User Stories (Optional)

Story 1

A platform engineer needs to deploy a code-generation LLM for their development team. They describe their use case in natural language, and llm-d-planner extracts SLO targets, evaluates model-hardware combinations using Config Explorer's roofline analysis, and presents ranked recommendations labeled as "Estimated" or "Benchmarked". They select a configuration and deploy it with one click.

Story 2

A team is running an llm-d deployment and traffic patterns have shifted. The monitoring layer detects the shift and triggers re-evaluation. The planner suggests an updated configuration with a different P/D split ratio, and the team can review and apply the change.

Design Details

Short-term: unified recommendation engine

The integration is not a simple swap. NeuralNav already has a working recommendation path. The goal is to have Config Explorer's backend power the pieces NeuralNav currently lacks: architecture-aware memory estimation, quantization-aware sizing, parallelism strategy evaluation, and roofline-based throughput/latency modelling.
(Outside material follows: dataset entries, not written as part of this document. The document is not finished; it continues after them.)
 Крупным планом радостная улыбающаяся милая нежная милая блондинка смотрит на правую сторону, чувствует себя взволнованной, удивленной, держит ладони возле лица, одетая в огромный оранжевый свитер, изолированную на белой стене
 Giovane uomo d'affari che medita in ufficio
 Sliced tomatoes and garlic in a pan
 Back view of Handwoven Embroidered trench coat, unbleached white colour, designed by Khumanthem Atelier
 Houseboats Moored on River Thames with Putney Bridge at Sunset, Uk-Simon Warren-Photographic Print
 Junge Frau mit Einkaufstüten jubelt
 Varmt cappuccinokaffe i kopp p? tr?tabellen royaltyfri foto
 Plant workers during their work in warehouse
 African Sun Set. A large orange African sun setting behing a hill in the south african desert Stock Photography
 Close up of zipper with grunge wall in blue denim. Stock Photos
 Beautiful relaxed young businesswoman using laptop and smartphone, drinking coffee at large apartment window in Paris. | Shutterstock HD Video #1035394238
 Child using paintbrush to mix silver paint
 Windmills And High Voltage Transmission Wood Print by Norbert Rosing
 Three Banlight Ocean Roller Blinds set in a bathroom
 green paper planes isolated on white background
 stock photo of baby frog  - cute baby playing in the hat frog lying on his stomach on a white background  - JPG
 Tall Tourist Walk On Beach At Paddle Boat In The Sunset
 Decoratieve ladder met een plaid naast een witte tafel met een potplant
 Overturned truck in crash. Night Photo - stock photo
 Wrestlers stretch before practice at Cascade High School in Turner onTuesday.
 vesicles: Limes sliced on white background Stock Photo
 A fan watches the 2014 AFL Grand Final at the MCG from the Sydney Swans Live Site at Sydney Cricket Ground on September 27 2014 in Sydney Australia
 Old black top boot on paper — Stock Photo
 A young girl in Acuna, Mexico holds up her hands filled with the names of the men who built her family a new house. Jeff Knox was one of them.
Milestone	Description	Deliverable
Extract Config Explorer into a standalone llm-d repo	Separate config_explorer from llm-d-benchmark monorepo into standalone package with versioned releases	llm-d/llm-d-planner
Move NeuralNav into llm-d-planner as a separate component from config explorer to begin with	^	^
UI and API integration	Bridge a single user-friendly interface from business intent extraction to llm-d deployment	A single frontend and API server backend
Converge on common benchmark data format	Have NeuralNav work with llm-d-benchmark v2 benchmark report schema format that already exist	Agreement in API interfaces
Hybrid recommendation	Replace NeuralNav's coarse QPS-based filtering with Config Explorer's roofline + memory estimation; fall back to real benchmark when exact match exists	NeuralNav recommendation view shows "Estimated" vs. "Benchmarked" labels per config
Integrating a more accurate inference performance estimation engine like BLIS (phase 1)	Simulating inference performance is a critical component because running real benchmarks are expensive. To sweep through configurations rapidly, estimators that accurately predict inference performance are required.	Design a pluggable interface for inference engines like BLIS or Config Explorer's current use of BentoML roofline model.
PD disaggregation knobs search	Deliver end-to-end configurator for P/D deployments, including TP, DP arguments, suggesting P and D replicas, and KV-cache transfer strategy.	Supports llm-d's PD split serving framework with data-backed configurations
llm-d Blog post on llm-d-planner's capabilities	Document llm-d-planner journey for easy configuration planning for llm-d	Public validation of approach, community feedback loop, and impact

Mid-term: expand knob-space search and real benchmarking

Objective: expand the recommendation surface from hardware selection to full serving-stack tuning including vLLM knobs, inference-scheduler knobs, and P/D disaggregation, backed by real vLLM or llm-d benchmark runs.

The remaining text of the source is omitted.